**WORK TO BE COMPLETED**
Turn every line of the records below into a numbered list, one line per item, and leave out any blank lines.

***

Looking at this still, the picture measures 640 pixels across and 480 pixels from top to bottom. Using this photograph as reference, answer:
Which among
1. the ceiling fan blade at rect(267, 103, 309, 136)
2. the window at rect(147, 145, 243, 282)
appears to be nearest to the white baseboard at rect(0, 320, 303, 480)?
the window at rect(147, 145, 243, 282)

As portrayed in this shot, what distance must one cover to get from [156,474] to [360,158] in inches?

***

**FINAL ANSWER**
1. Looking at this still, the picture measures 640 pixels across and 480 pixels from top to bottom. Using this photograph as reference, answer:
2. Which among
3. 1. the ceiling fan blade at rect(267, 103, 309, 136)
4. 2. the window at rect(147, 145, 243, 282)
5. appears to be nearest to the white baseboard at rect(0, 320, 303, 480)?
6. the window at rect(147, 145, 243, 282)
7. As portrayed in this shot, what distance must one cover to get from [156,474] to [360,158] in inches?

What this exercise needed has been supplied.